State workers expect pay raise as debate begins on next year’s budget

This is an archived article and the information in the article may be outdated. Please look at the time stamp on the story to see when it was last updated.

Members of the legislature's Joint Budget Committee meet with state economists last week.

DENVER — State workers are expecting to get their first pay raise in four years as part of the state budget for 2013-14, which will be officially introduced in the state Senate Monday afternoon.

This legislative session’s budget battle isn’t likely to be as difficult or divisive as the last two years, when split control of the Capitol’s two chambers, coupled with a dreary revenue forecast, led to tough decisions and charged political battles about the state’s spending priorities.

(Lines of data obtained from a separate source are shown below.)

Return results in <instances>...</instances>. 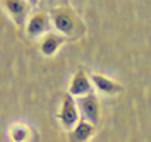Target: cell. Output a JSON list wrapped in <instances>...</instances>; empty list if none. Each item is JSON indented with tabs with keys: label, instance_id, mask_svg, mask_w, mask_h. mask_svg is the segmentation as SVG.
Here are the masks:
<instances>
[{
	"label": "cell",
	"instance_id": "cell-1",
	"mask_svg": "<svg viewBox=\"0 0 151 142\" xmlns=\"http://www.w3.org/2000/svg\"><path fill=\"white\" fill-rule=\"evenodd\" d=\"M50 21L57 33L65 38H79L84 33V22L77 16V12L67 5H58L50 10Z\"/></svg>",
	"mask_w": 151,
	"mask_h": 142
},
{
	"label": "cell",
	"instance_id": "cell-9",
	"mask_svg": "<svg viewBox=\"0 0 151 142\" xmlns=\"http://www.w3.org/2000/svg\"><path fill=\"white\" fill-rule=\"evenodd\" d=\"M91 82H93L94 89L103 96H113L122 91V86L119 82L112 81L110 77L103 76V74H91Z\"/></svg>",
	"mask_w": 151,
	"mask_h": 142
},
{
	"label": "cell",
	"instance_id": "cell-11",
	"mask_svg": "<svg viewBox=\"0 0 151 142\" xmlns=\"http://www.w3.org/2000/svg\"><path fill=\"white\" fill-rule=\"evenodd\" d=\"M29 4H31V5H35V7H36L38 4H40V0H28Z\"/></svg>",
	"mask_w": 151,
	"mask_h": 142
},
{
	"label": "cell",
	"instance_id": "cell-3",
	"mask_svg": "<svg viewBox=\"0 0 151 142\" xmlns=\"http://www.w3.org/2000/svg\"><path fill=\"white\" fill-rule=\"evenodd\" d=\"M2 5L17 28L26 26V21L31 16V7H33L28 0H2Z\"/></svg>",
	"mask_w": 151,
	"mask_h": 142
},
{
	"label": "cell",
	"instance_id": "cell-7",
	"mask_svg": "<svg viewBox=\"0 0 151 142\" xmlns=\"http://www.w3.org/2000/svg\"><path fill=\"white\" fill-rule=\"evenodd\" d=\"M64 43H65L64 34H60L57 31H48V33L43 34V38L40 39V51L45 57H53Z\"/></svg>",
	"mask_w": 151,
	"mask_h": 142
},
{
	"label": "cell",
	"instance_id": "cell-4",
	"mask_svg": "<svg viewBox=\"0 0 151 142\" xmlns=\"http://www.w3.org/2000/svg\"><path fill=\"white\" fill-rule=\"evenodd\" d=\"M76 101H77L79 111H81V118L98 125V122H100V101H98V98L93 93H89V94H84L81 98H76Z\"/></svg>",
	"mask_w": 151,
	"mask_h": 142
},
{
	"label": "cell",
	"instance_id": "cell-12",
	"mask_svg": "<svg viewBox=\"0 0 151 142\" xmlns=\"http://www.w3.org/2000/svg\"><path fill=\"white\" fill-rule=\"evenodd\" d=\"M52 2H53V0H52Z\"/></svg>",
	"mask_w": 151,
	"mask_h": 142
},
{
	"label": "cell",
	"instance_id": "cell-2",
	"mask_svg": "<svg viewBox=\"0 0 151 142\" xmlns=\"http://www.w3.org/2000/svg\"><path fill=\"white\" fill-rule=\"evenodd\" d=\"M57 118H58L60 125L65 130H70L76 123L81 120V111H79V106H77V101H76L74 96H70L67 93L62 98V103H60V110H58Z\"/></svg>",
	"mask_w": 151,
	"mask_h": 142
},
{
	"label": "cell",
	"instance_id": "cell-5",
	"mask_svg": "<svg viewBox=\"0 0 151 142\" xmlns=\"http://www.w3.org/2000/svg\"><path fill=\"white\" fill-rule=\"evenodd\" d=\"M52 28V21H50V16L45 14V12H35L31 14L26 21V34L29 38H38V36H43L45 33H48Z\"/></svg>",
	"mask_w": 151,
	"mask_h": 142
},
{
	"label": "cell",
	"instance_id": "cell-10",
	"mask_svg": "<svg viewBox=\"0 0 151 142\" xmlns=\"http://www.w3.org/2000/svg\"><path fill=\"white\" fill-rule=\"evenodd\" d=\"M29 135H31V130H29L28 125H24V123H14V125H10V128H9L10 141H14V142L28 141Z\"/></svg>",
	"mask_w": 151,
	"mask_h": 142
},
{
	"label": "cell",
	"instance_id": "cell-6",
	"mask_svg": "<svg viewBox=\"0 0 151 142\" xmlns=\"http://www.w3.org/2000/svg\"><path fill=\"white\" fill-rule=\"evenodd\" d=\"M67 93L74 98H81L84 94L93 93V82H91V77H88L84 70H77L74 76L70 77V82H69V89Z\"/></svg>",
	"mask_w": 151,
	"mask_h": 142
},
{
	"label": "cell",
	"instance_id": "cell-8",
	"mask_svg": "<svg viewBox=\"0 0 151 142\" xmlns=\"http://www.w3.org/2000/svg\"><path fill=\"white\" fill-rule=\"evenodd\" d=\"M94 133H96V125L84 120V118H81L69 130V141L70 142H86V141H89V139H93Z\"/></svg>",
	"mask_w": 151,
	"mask_h": 142
}]
</instances>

This year Democrats control both the state House and Senate, along with the governor’s mansion, and will be able to pass the budget it wants. In addition, they’ve got a lot more money in the bank, with next year’s general fund anticipated to be roughly $1 billion higher than the current fiscal year’s thanks to an increasingly optimistic revenue forecast.

With that improved revenue forecast for 2012 and beyond, state employees are counting on a 2 percent across-the-board raise plus additional incentives for high-performing workers.

And as the state’s prison population declines, they are also asking the state to prioritize public facilities and close for-profit prison beds.

Sen. Kent Lambert, R-Colorado Springs, sits on the six-member Joint Budget Committee that has spent the last several months putting together the budget proposal that lawmakers will debate over the next several weeks.

Because the committee’s votes on the proposal must be unanimous, Lambert has signed off on the budget itself. But he’s also planning to argue and vote against it on principle.

“How anyone could protest a 2% raise after four years of pay cuts is unimaginable,” said Scott Wasserman, the executive director of ColoradoWINS, the unions representing state workers.

“Can’t we have just one budget year in which public services and those who provide them are not used as a straw man for a partisan agenda?”

Called the “long bill”, the budget legislation is 272 pages long; READ it by clicking here.

The state’s improving revenue situation means major increases in general fund spending on health care ($175 million increase), K-12 education ($84 million increase), college funding ($39 million increase), transportation ($79 million increase), and human services ($66 million increase).

Much of the new spending within the Dept. of Human Services will be aimed at improving the state’s child welfare system and expanding and improving mental health services, a suddenly urgent priority following a string of mass shootings over the last several months.

The budget also aims to increase the state’s reserve by 25 percent.